Cette affaire est intéressante sur différents plans (régime de la marge en matière de TVA, imputation de la taxe sur les objets précieux sur les rehaussements d’impôt sur le revenu…). Nous porterons toutefois notre attention uniquement sur deux points liés à la procédure : l’exercice du droit de communication par l’administration auprès du commissaire de justice et l’application de la pénalité de 80 % pour activité occulte.
1°) l’exercice du droit de communication par l’administration auprès du commissaire de justice
Dans cette affaire, l’administration a pu établir le nombre et le montant des ventes réalisées grâce aux éléments obtenus auprès du commissaire de justice. Ce dernier n’a évidemment pas communiqué de sa propre initiative ces informations. Il a été contraint par l’exercice, par l’administration, du droit de communication (article L 86 et L 86 A du LPF).
Rappelons que les membres des professions non commerciales, notamment les commissaires de justice, sont soumis au droit de communication comme toutes les entreprises ou organismes. Ils sont tenus de communiquer aux agents des finances publiques l’identité du client, le montant, la date et la forme du versement, ainsi que les pièces annexes de ce versement. Néanmoins, lorsque ces professions sont soumises au secret professionnel, l’administration ne peut leur demander des renseignements sur la nature des prestations fournies.
2°) l’application de la pénalité de 80% pour activité occulte
L’article 1728 du CGI prévoit une majoration 80 % en cas de découverte d’une activité occulte.
L’administration a fait application, en l’espèce, de cette majoration ce qui alourdit considérablement les conséquences financières.

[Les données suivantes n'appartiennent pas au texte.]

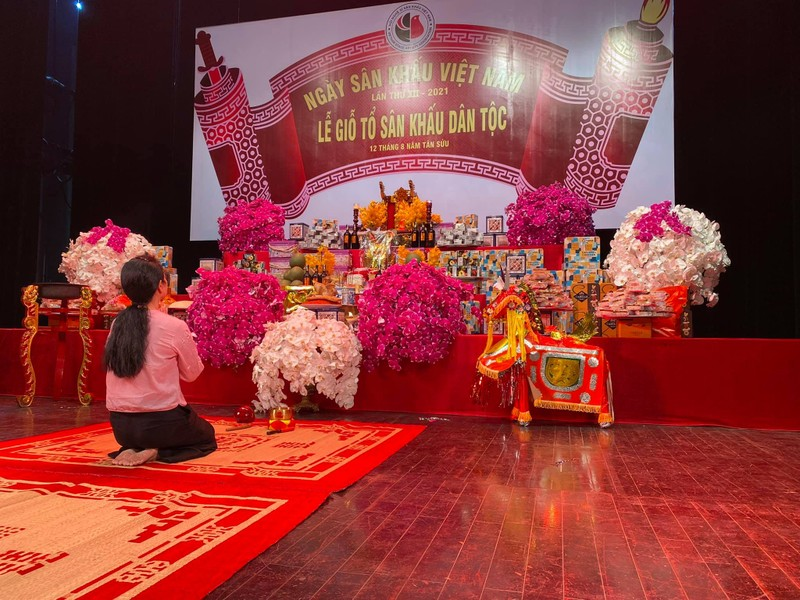 Dam Vinh Hung cung To nghe hoanh trang, cau toa sang them 10 nam-Hinh-9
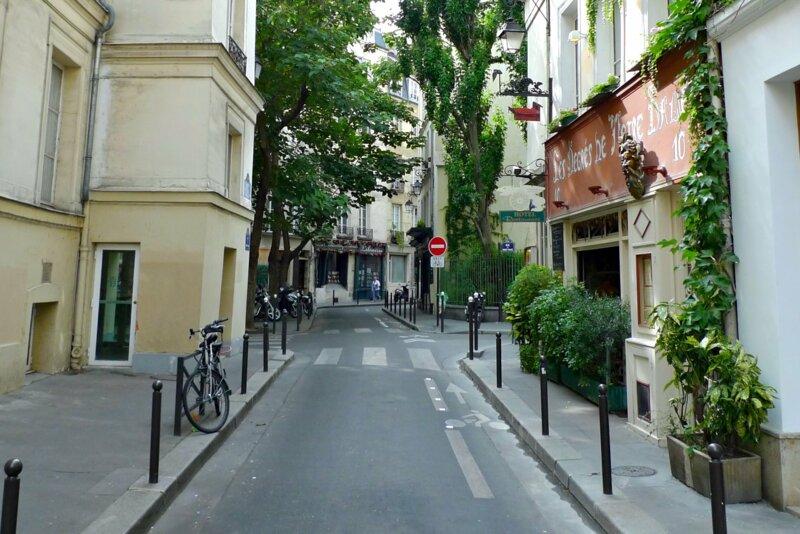 Qu'a de particulier la rue des Degrés à Paris dans le deuxième arrondissement ?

Cette application a été confirmée par les juridictions saisies.
La contribuable avait pourtant soulevé un argument intéressant.
Elle avait relevé que la doctrine administrative (BOI-CF-INF-10-20-10, 8 mars 2017, n°50) précise que « la majoration de 80 % prévue au c du 1 de l’article 1728 du CGI s’applique lorsqu’une activité occulte est caractérisée ; en matière d’ESFP, il s’agit de la découverte d’une activité qui n’a, à aucun moment, été portée à la connaissance de l’administration fiscale. »
Or, la contribuable avait supporté, pour l’ensemble des ventes, la taxe forfaitaire sur les objets d’art (https://www.glf-avocats.fr/comprendre-la-taxe-sur-les-objets-precieux-cas-pratique/ ). Elle faisait donc valoir que l’administration n’avait pas été dans l’ignorance totale des cessions effectuées.
La Cour administrative d’appel (https://www.legifrance.gouv.fr/ceta/id/CETATEXT000046618481?init=true&page=1&query=21LY01932&searchField=ALL&tab_selection=all) , confortée par le Conseil d’Etat, rejette cet argument au motif que la vendeuse ne démontre pas que les déclarations en matière de taxe forfaitaire sur les cessions d’objets d’art effectuées par le commissaire de justice, redevable de cette taxe en sa qualité d’intermédiaire, faisaient mention de sa qualité de vendeur des tableaux en litige.
Il faut rappeler que le redevable de la taxe sur les objets d’art est l’intermédiaire (ici le commissaire de justice) même si le vendeur doit en supporter finalement le coût. Or, l’intermédiaire déclare, en règle générale, la taxe globalement sur une ligne de l’annexe 3310 A-SD à sa déclaration mensuelle de TVA (CA 3). Autant dire qu’il est effectivement difficile d’en déduire que l’administration a eu, par cette déclaration, une connaissance précise des cessions opérées.
Seulement, il résulte de ce procédé que la situation du vendeur est, pour le moins, inconfortable. Il ne s’oppose pas à la déclaration et au paiement de la taxe sur les objets d’art. Néanmoins, il ne peut pas réaliser lui-même la déclaration puisque l’intermédiaire en est légalement chargé. De ce fait, il ne peut pas établir qu’il a porté à la connaissance de l’administration la ou les cessions. Dès lors, dans l’hypothèse de cessions nombreuses, il s’expose à la requalification des opérations en une activité occulte et aux lourdes majorations qui l’accompagne.
Conclusion
En cas de cessions répétées d’œuvres d’art, il faut rapidement, et au minimum, se poser la question de si savoir si les informations dont dispose l’administration sont suffisantes.